Exchangeable Preferred Shares. During 1998, 6.3 million shares of Class A EPS, 5.5 million shares of
Class B EPS and approximately 800,000 limited partnership units of the SLT Realty Limited Partnership (the
“Realty Partnership”) and SLC Operating Limited Partnership (the “Operating Partnership”) were issued by the
Trust and Corporation in connection with the acquisition of Westin Hotels & Resorts Worldwide, Inc. and certain of
its affiliates.
On March 15, 2006, the Company completed the redemption of the remaining 25,000 outstanding shares of
Class B EPS for approximately $1 million in cash. On April 10, 2006, when the Company consummated the first
phase of the Host Transaction, holders of Class A EPS received from Host $0.503 in cash and 0.6122 shares of Host
common stock. Also in connection with the Host Transaction, the Company redeemed all of the Class A EPS
(approximately 562,000 shares) and Realty Partnership units (approximately 40,000 units) for approximately
$34 million in cash. The Operating Partnership units are convertible into Corporation Shares at the unit holder’s
option, provided that the Company has the option to settle conversion requests in cash or Shares. For the year ended
December 31, 2006, the Company redeemed approximately 926,000 Operating Partnership units for approximately
$56 million in cash. There were approximately 178,000 and 179,000 of these units outstanding at December 31,
2008 and December 31, 2007, respectively.

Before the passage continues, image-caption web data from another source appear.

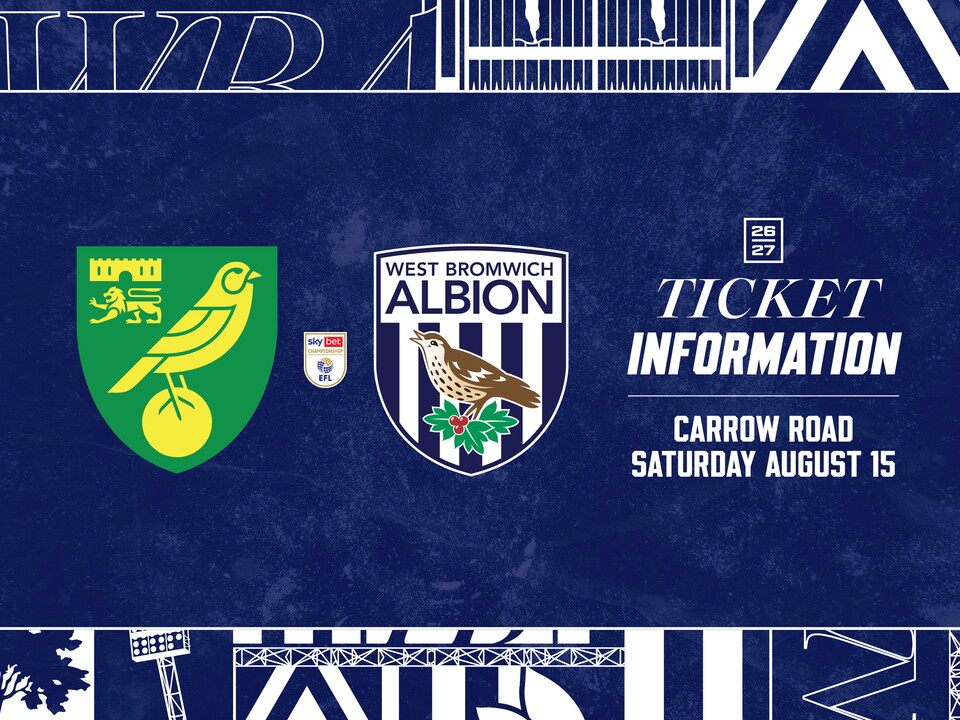Norwich v WBA ticket graphic with both club badges on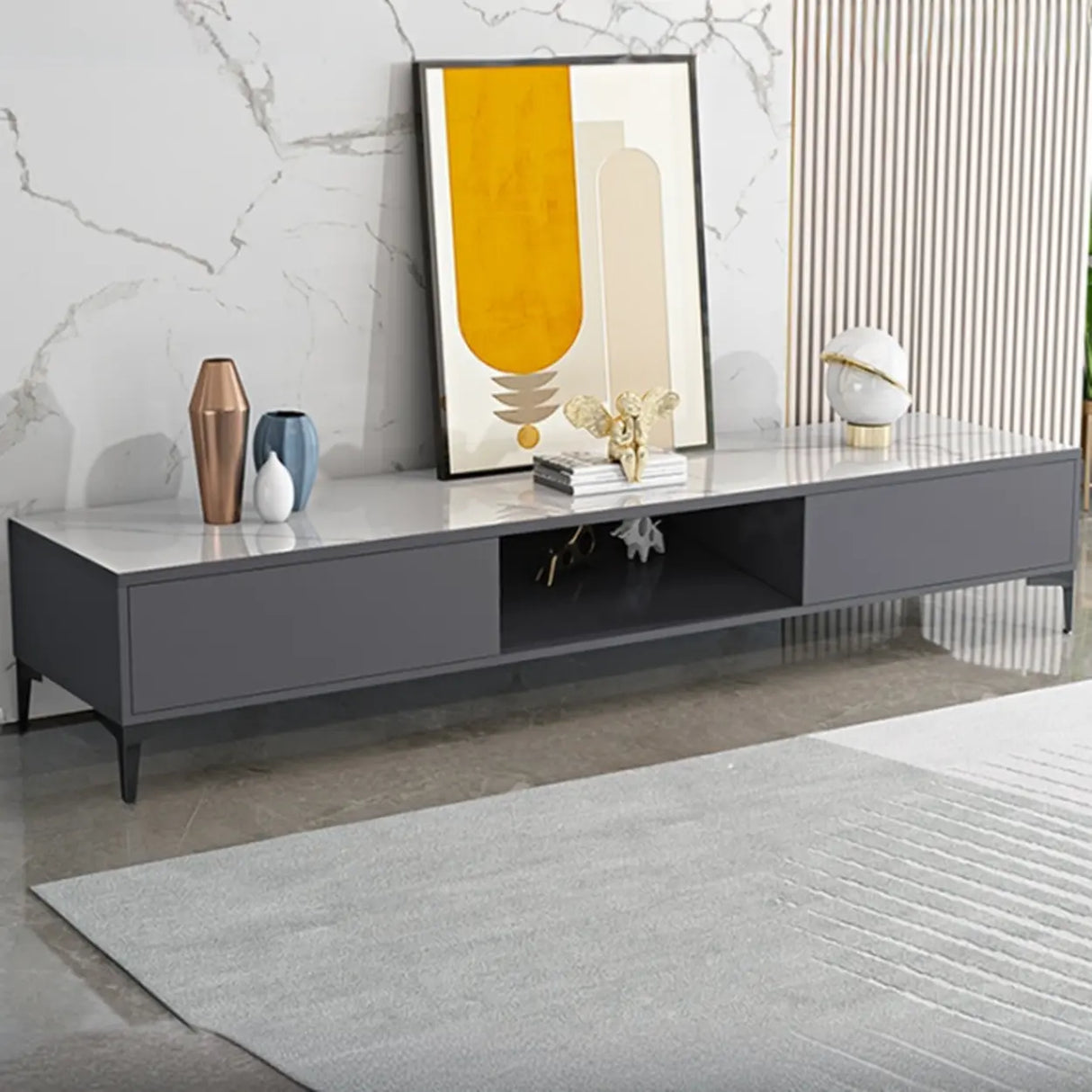 Modern Wood Rectangle Open Storage Cabinet TV Stand Image - 6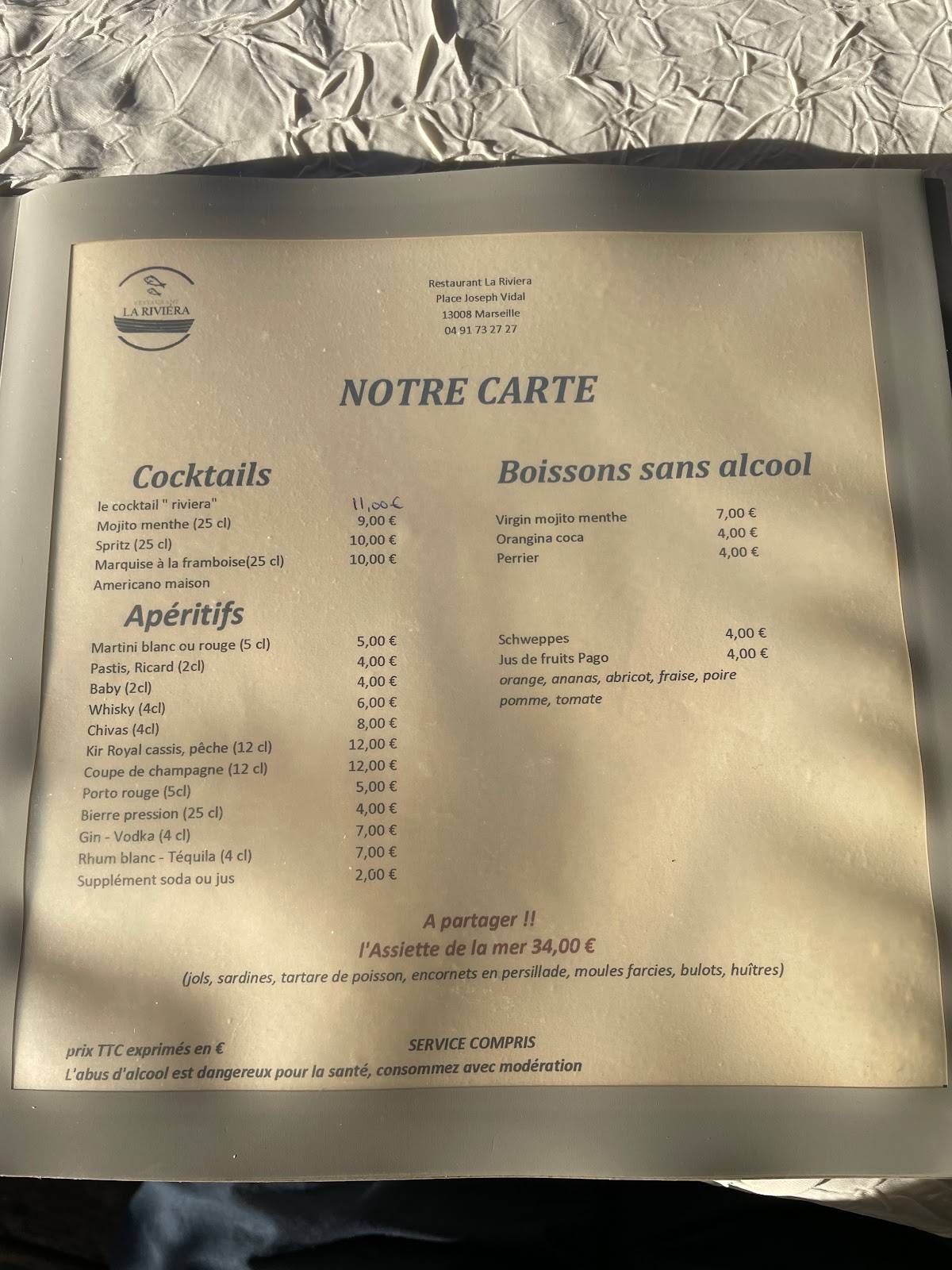 Menu de La Riviera - Restaurant Marseille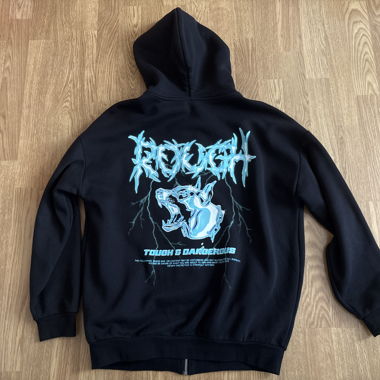 Schwarzer Zip-Hoodie mit Grafikdruck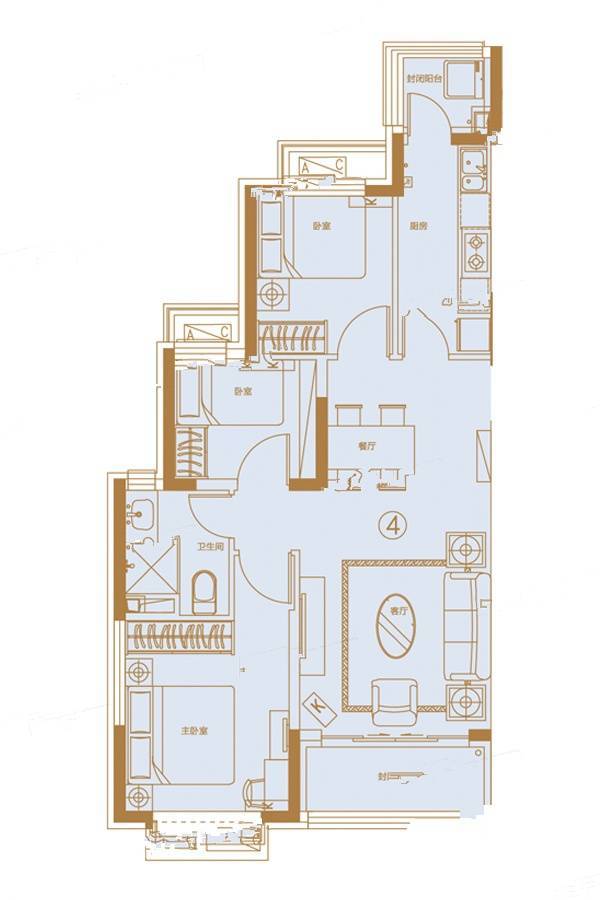 恒大御景湾3室2厅1卫99㎡户型图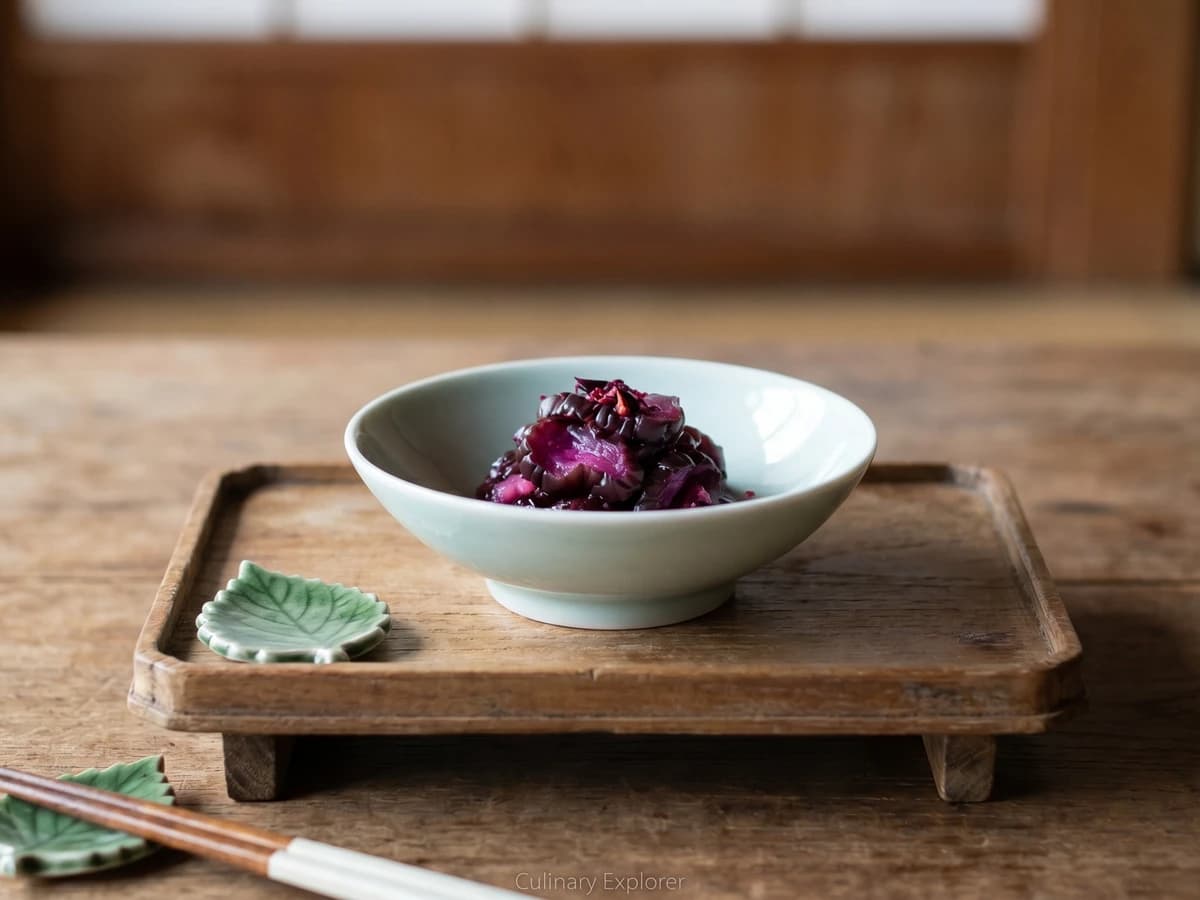 Shibazuke (しば漬け, Kyoto red-shiso pickle) - Chef Takumi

Note 21. Stock-Based Compensation
In 2004, the Company adopted the 2004 Long-Term Incentive Compensation Plan (“2004 LTIP”), which
superseded the 2002 Long Term Incentive Compensation Plan (“2002 LTIP”) and provides for the purchase of
Shares by directors, officers, employees, consultants and advisors, pursuant to equity award grants. Although no
additional awards will be granted under the 2002 LTIP, the Company’s 1999 Long Term Incentive Compensation
Plan or the Company’s 1995 Share Option Plan, the provisions under each of the previous plans will continue to
govern awards that have been granted and remain outstanding under those plans. The aggregate award pool for non-
qualified or incentive stock options, performance shares, restricted stock or any combination of the foregoing which
are available to be granted under the 2004 LTIP at December 31, 2008 was approximately 70 million (with options
counted as one share and restricted stock and performance units counted as 2.8 shares).
Compensation expense, net of reimbursements during 2008, 2007 and 2006 was approximately $68 million,
$99 million and $103 million, respectively, resulting in tax benefits of $26 million, $33 million and $36 million,
respectively.
F-40
STARWOOD HOTELS & RESORTS WORLDWIDE, INC.